A new Georgia bill is almost identical to one that was previously proposed in 2019, except it expands eligibility for a new education savings account program to include students whose school districts are not 100% in person. Also eligible are students from lower-income families, students who were adopted out of foster care, students with disabilities, a documented case of bullying, or parents in the military. While the bill failed to make it out of committee in 2019, it “absolutely has more momentum this time around, said Stephen J. Owens, senior education policy analyst at the Georgia Budget and Policy Institute.

“I think lawmakers are seeing an opportunity; there’s frustration with some parents about how some school openings or closing have gone,” said Owens, whose group opposes these bills.

Owens takes particular issue with the bill’s inclusion of students whose public school district isn’t 100% in-person teaching, noting that it would apply to most kids in the state.

“It’s causing a lot of heartburn among district leaders, as some feel bullied to open in-person, sometimes against the wishes of the parents or teachers or a basic understanding of public health,” he said.

“[DeVos] didn’t care about the pandemic as an issue to be solved, she saw it as an opportunity to jumpstart an agenda that had been going nowhere.”

- Derek Black, professor of law at the University of South Carolina

In Iowa, another school choice bill that is rapidly making its way through the legislature has also drawn the attention of critics. The bill would provide families with children attending low-performing public schools with over $5,000 to send their kids to private schools, and also allow students in schools under court-ordered desegregation plans to transfer to charter schools.

Iowa already has a tax credit program, albeit a small one, but past efforts to expand private school choice in the state have stalled. A recent analysis from the Iowa Legislative Services Agency found that if passed, the program would cost public schools nearly $4 million by its third year — a small fraction of the state’s overall education budget, though critics say they believe the cost will prove higher.

Such a program would not start until the 2022 school year, a time when the worst of the COVID-19 pandemic has hopefully passed and public schools are on a path to normalcy.

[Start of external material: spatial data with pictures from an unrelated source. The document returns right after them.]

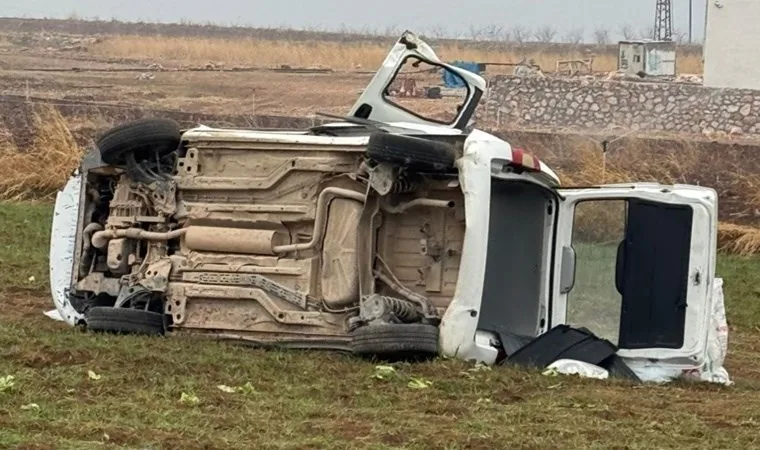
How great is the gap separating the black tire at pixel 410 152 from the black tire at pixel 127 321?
5.39 ft

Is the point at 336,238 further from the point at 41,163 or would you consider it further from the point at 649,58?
the point at 649,58

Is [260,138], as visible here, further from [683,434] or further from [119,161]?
[683,434]

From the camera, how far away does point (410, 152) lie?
8.74 metres

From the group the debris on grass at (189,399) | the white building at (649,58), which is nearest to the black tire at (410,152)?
the debris on grass at (189,399)

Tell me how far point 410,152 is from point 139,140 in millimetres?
1764

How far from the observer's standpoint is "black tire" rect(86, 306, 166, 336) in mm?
9070

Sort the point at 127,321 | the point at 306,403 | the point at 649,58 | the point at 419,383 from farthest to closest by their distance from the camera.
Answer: the point at 649,58, the point at 127,321, the point at 419,383, the point at 306,403

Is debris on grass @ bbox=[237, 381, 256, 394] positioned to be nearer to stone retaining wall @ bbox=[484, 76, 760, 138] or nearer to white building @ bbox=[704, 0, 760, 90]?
stone retaining wall @ bbox=[484, 76, 760, 138]

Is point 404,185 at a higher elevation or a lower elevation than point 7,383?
higher

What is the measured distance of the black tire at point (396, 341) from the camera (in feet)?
27.9

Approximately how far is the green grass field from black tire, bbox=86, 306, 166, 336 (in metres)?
0.20

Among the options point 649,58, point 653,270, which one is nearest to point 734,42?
point 649,58

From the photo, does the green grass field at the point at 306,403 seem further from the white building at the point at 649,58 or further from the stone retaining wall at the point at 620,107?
the white building at the point at 649,58

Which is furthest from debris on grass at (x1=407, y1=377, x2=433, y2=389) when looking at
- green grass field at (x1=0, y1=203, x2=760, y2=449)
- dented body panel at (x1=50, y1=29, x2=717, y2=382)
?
dented body panel at (x1=50, y1=29, x2=717, y2=382)
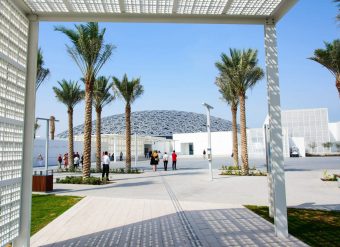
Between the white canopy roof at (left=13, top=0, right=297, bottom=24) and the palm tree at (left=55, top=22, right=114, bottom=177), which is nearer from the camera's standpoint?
the white canopy roof at (left=13, top=0, right=297, bottom=24)

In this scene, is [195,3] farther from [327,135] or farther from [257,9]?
[327,135]

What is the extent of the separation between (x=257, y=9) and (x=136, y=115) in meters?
128

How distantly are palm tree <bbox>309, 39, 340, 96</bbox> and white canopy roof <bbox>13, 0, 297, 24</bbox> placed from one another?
55.5ft

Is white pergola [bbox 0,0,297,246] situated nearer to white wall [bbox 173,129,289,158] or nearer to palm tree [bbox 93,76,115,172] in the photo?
palm tree [bbox 93,76,115,172]

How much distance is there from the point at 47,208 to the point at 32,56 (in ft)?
17.9

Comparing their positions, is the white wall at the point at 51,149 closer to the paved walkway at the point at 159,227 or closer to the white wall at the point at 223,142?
the paved walkway at the point at 159,227

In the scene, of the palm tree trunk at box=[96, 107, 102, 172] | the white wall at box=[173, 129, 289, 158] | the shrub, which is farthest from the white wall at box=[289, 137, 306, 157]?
the shrub

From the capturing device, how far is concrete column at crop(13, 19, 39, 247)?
4.49 m

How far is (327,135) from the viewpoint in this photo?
72125 mm

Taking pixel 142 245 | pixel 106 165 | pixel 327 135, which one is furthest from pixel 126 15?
pixel 327 135

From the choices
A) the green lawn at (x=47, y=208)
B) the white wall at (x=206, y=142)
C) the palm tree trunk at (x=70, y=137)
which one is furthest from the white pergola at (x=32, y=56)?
the white wall at (x=206, y=142)

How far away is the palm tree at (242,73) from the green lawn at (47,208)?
495 inches

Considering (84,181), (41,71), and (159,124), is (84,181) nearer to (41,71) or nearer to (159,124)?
(41,71)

Derek Black, professor of law at the University of South Carolina who focuses on education policy, is skeptical that these programs have become any more popular to citizens, despite legislators’ sudden attention. Trump and DeVos may have also had a big hand in pushing Republican legislators to fast-track these bills.

In states where citizens got to vote on such initiatives through public referendums, they’ve been swiftly defeated. In 2018, an Arizona referendum that would have expanded the state’s already-vast voucher program was voted down by a wide margin. And while these programs poll well among parents, Black suspects that’s due to a failure to explain the detrimental impact vouchers could have on public schools or their inability to serve all students. Most parents highly rate the public schools their child attends, polls show.

Associating private school choice with the Trump brand may be helpful in red states, at least in the short-term, where legislators might be still working to display their Trumpian bonafides. Black also wonders if DeVos’ ability to use the pandemic to attack traditional public schools may have been successful.

The passage of these bills may prove to be the former education secretary’s greatest accomplishment, even if she’s no longer in office.

“If there’s anything smart that DeVos ever did, malevolent as well, it was that she didn’t care about the pandemic as an issue to be solved, she saw it as an opportunity to jumpstart an agenda that had been going nowhere,” said Black. “She didn’t achieve much in federal policy change, but we’re turning a blind eye to reality if we don’t admit she did fundamentally change the way we talk about education, the specific terms we use.”